## OBJECTIVE
Carry on the article below about crane and transport work at power plant sites, starting right after its final sentence.

## PAGE EXTRACT
>> begin
ALE's Rushton says access to power plant sites was one of the main challenges in the UK.
“Routing of abnormal loads in the UK can be restrictive in terms of overall weight and physical dimensions,” he says.
At Keadby 2, a high-efficiency gas-fired plant currently under construction in the UK, ALE is developing a redundant river berth facility to accommodate heavy crane operations, in line with legislation requiring planners to consider the use of the nearest water fed facility. It is also building a 200m temporary road across a field into the site.
Another complexity for the power industry is the three-crane lift required for heat recovery steam generators (HRSG). “It’s a strategic dance between three cranes. It’s quite unique to the power sector, you don’t see them very often,” says Kerr.
HRSG modules are a set of tubes which are transported horizontally and in frames to provide rigidity. To position them on site, the frame is flipped vertically and the tubes are pulled out of the frame.
ALE carried out a three-crane lift for the erection of the HRSG modules for the new Montgomery County Power Station in Houston, Texas. ALE’s scope was to lift 29 modules, ranging from 200t to 285t, over four months and the most complex were the two HRSGs.
For this, ALE used a Liebherr LR1750 in conjunction with another 750t crane—a Manitowoc M18000—and a Kobelco CK2750. The lift was successful but a change in crane choice did require the lift plans to be redrawn.
“Planning for the lifts was originally engineered using our Demag CC2500 but, because of operational constraints, we replaced it with a Manitowoc M18000, requiring all the engineered lift plants to be changed at short notice,” says project engineer Jaime Avila.
Installing the condenser also called for careful planning and execution, and a jack and slide system, as the module was slid into position with only 50mm clearance on each side.
ALE also lifted two gas turbines, with a 293t total lift weight, two generators (278.3t) and a steam turbine (314t).
Recently, German crane and heavy transport contractor HKV Schmitz+Partner used three 500t Liebherr cranes to transport a gas turbine from the port at Chempark Dormagen to a new power plant on a neighbouring site occupied by INEOS Köln.
Two LTM 1500-8.1 mobile cranes hoisted the turbine out of a freighter onto a low loader trailer and, once at the INEOS plant, an LR1500 crawler crane placed it on the prepared site.
The two LTM 1500-8.1 cranes were set up with their maximum ballast of 165t. Supporting the cranes on the quayside was a challenge as the outriggers had to be positioned towards the ship, over a rail used by a port crane. This required a precise calculation of the transmission of the support forces and a special structure had to be built over the track.
HKV bought the LR1500—the company’s first crawler crane—in March last year, and unloading the turbine was its first heavy hoist. “The turbine has an asymmetrical centre of gravity,” says HKV’s Rolf Weyers, “which is why planning the lifting tackle was so important. It was perfectly suspended on the LR1500 after it had been uploaded from the low loader trailer.”
>> end
## GIVEN INFORMATION
>> begin
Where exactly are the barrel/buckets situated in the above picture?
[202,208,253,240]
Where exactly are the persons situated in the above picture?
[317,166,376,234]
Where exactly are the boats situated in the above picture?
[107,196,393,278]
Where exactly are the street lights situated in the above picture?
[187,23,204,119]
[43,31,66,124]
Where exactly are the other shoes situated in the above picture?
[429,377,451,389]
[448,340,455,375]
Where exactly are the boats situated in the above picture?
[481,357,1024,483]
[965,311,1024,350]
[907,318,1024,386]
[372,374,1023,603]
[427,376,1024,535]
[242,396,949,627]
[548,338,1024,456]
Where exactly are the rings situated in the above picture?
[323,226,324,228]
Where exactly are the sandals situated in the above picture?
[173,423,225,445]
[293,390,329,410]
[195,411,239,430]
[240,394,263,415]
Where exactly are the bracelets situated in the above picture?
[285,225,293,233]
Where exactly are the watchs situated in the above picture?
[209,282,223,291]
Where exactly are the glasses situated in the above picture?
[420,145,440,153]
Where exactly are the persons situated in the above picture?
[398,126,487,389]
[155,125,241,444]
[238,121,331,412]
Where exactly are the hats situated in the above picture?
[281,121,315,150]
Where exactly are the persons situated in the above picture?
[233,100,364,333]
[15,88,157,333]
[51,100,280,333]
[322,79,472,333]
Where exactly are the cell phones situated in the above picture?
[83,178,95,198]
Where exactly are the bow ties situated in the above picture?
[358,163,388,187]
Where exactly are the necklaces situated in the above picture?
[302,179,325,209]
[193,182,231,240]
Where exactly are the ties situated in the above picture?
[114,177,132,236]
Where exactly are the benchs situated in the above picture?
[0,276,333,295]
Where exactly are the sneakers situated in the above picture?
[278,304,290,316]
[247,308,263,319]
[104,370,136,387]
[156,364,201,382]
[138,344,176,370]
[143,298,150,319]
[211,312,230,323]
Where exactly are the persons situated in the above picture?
>> end
## ANSWER
At the Weisweiler lignite-fired power plant in North Rhine- Westphalia, crane and heavy haulage logistics contractor Wasel used a Liebherr LR 1600/2 crawler crane to replace parts of the pipework system on the top edge of a cooling tower.
It took three days and 54 low loader journeys to erect the crane to a roller head height of 182m. Set up with its main 102m boom and a 78m luffing fly jib, the LR1600/2 hoisted glass fibrereinforced plastic components weighing up to 12t out of the 117m-high tower. It had to handle radii of up to 61m and required around half of the total 525t of ballast used for the job just to raise and lower its long lattice boom. An additional 60t of ballast was used on the derrick boom for hoists involving a large radius.
Limited site access, a significant gradient and a live substation environment were some of the challenges US-based Northwest Crane Service faced when it installed a 118,607lb transformer at a power station in Oklahoma.
Northwest used a 500t capacity Hydra-Slide HT500 heavy track hydraulic skidding system to slide the transformer into place. It also used Hydra-Slide’s Hydra-Pac synchronous hydraulic power unit, oak timber mats, jacks, and rigging gear to complete the job.
The sloping site meant Northwest had to account for the variation in height in its slide track support.
“We had to jack it up from the trailer,” says project manager Jimmy McClug, “[Then] install the slide track, slide it 50ft to align with the pad, jack it up to remove the slide track equipment, and jack the transformer down onto the pad —with a maximum 0.25in [approximately 6mm] tolerance to the centre lines.”
ALE marked up a milestone recently, installing Indonesia’s heaviest turbine generator. The 462t generator, part of the $4.4bn expansion of the coal-fired Tanjung Jati B power station, had to be lifted 16m, manoeuvred and then installed.
ALE’s solution was a gantry system with strand jacks installed on skid tracks. The company designed and built custom modular beams, using them alongside the gantry, a 500t capacity skidding system and four 200t capacity strand jacks.
Once the generator had been positioned on a trailer below the gantry, strand jacks were attached to the generator. The strand jacks lifted it clear of the trailer and ALE held the generator in position for 30 minutes to check for any settlement of the ground beneath the skid tracks. The gantry system was also monitored electronically.
The gantry system was set to drive mode and moved along the skid tracks and the generator was lowered to 30mm above the foundation. ALE then lowered it onto bearing pads using the strand jacks.
In Canada, the largest Potain travelling tower crane ever to be used in North America, is lifting penstocks on the Site C hydro power station in north-eastern British Columbia.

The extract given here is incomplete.